印度的希望是可以被迅速而且有力地被實現的,僅僅通過他們龐大的12.5億人口就行。阻礙的問題是:儘管有一半的人口擁有了手機,會進行APP內購買行爲的受衆對於遊戲開發者來說是複雜並有關聯性的,這需要多種的解決方案,也因此會花費他們非常大量的時間。

Nazara Technologies公司打賭5年能看到一個成熟的印度遊戲市場。Moonfrog Labs則認爲是10年。

對於Nasscom Gaming Forum的董事長兼Dhruva Interactive的創始人(於去年被Starbreeze收購)——Rajesh Rao來說,至少有機會看到了印度遊戲行業發展的基石。根據被特別委託的App Annie報道(於去年在Nasscom GDC正式公佈),印度首次成爲iOS和Google Play2016年第二季度遊戲下載量前五名之一的國家,在一年的時間越升了兩名僅次於俄國、巴西、中國和美國之後位居第四。

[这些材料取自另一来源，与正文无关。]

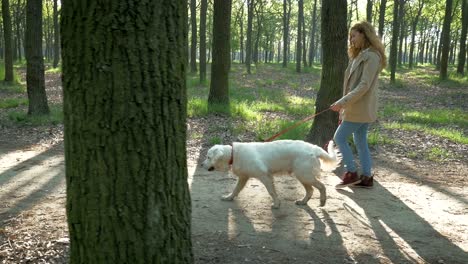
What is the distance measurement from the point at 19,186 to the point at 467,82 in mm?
20734

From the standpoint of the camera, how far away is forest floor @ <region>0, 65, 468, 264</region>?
151 inches

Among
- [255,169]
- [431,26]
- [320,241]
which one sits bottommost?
[320,241]

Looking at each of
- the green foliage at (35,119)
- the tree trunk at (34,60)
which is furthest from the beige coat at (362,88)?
the tree trunk at (34,60)

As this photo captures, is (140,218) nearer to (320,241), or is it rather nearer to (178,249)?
(178,249)

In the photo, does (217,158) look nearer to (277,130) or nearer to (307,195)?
(307,195)

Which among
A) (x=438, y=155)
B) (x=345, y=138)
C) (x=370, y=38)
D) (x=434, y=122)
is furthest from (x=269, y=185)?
(x=434, y=122)

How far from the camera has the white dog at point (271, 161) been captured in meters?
4.86

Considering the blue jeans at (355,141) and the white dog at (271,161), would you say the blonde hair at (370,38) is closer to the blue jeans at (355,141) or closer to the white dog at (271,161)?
the blue jeans at (355,141)

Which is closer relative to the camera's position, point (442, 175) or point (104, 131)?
point (104, 131)

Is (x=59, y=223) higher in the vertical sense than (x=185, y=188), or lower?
lower

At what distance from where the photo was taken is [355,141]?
18.8 ft

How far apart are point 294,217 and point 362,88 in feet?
6.28

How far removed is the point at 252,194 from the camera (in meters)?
5.53

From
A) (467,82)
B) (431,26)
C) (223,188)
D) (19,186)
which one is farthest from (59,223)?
(431,26)
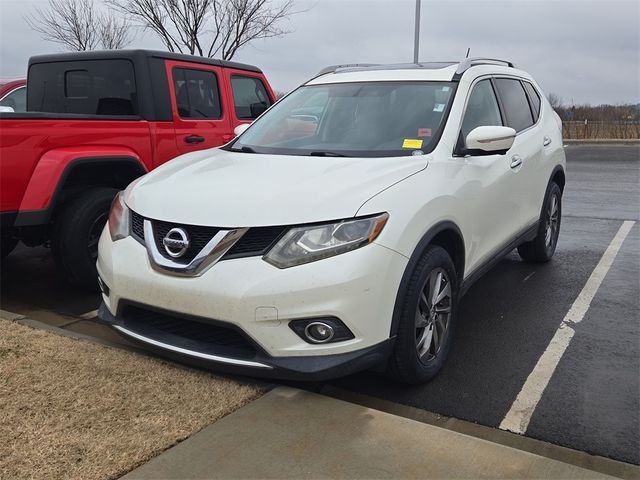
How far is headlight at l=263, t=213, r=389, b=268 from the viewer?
2.83 meters

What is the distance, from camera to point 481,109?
435 centimetres

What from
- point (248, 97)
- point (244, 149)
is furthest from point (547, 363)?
point (248, 97)

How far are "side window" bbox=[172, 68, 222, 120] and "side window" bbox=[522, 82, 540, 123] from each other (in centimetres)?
304

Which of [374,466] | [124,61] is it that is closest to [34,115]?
[124,61]

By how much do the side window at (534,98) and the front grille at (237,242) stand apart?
3.54 metres

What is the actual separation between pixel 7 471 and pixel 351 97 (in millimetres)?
3093

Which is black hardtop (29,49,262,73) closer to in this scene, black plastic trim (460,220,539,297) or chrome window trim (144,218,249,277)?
chrome window trim (144,218,249,277)

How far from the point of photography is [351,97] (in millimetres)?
4332

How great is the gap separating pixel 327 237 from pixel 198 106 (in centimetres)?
365

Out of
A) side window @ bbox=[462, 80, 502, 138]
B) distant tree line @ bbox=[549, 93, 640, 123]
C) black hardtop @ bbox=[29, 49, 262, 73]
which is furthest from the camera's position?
distant tree line @ bbox=[549, 93, 640, 123]

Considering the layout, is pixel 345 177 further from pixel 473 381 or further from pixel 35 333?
pixel 35 333

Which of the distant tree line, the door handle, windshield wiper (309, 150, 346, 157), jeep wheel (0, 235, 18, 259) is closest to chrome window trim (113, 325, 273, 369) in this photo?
Answer: windshield wiper (309, 150, 346, 157)

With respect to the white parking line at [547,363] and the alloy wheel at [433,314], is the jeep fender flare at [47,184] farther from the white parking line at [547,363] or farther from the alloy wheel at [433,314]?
the white parking line at [547,363]

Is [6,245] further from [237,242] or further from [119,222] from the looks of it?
[237,242]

india mobile games market(from gamesindustry.biz)

india mobile games market(from gamesindustry.biz)

看到2016年累積的16億下載量,Rao相信印度市場潛力的最大問題之一已經有了答案。

“證據就在下載量的增長中,”在我們的Nasscom GDC會面中他這樣說。“十六億的下載量出現了。這真實發生了。印度現在是前五名國家之一了,我們還會攀得更高。根據CAGR(年複合增長率)顯示,我們可以進入前三”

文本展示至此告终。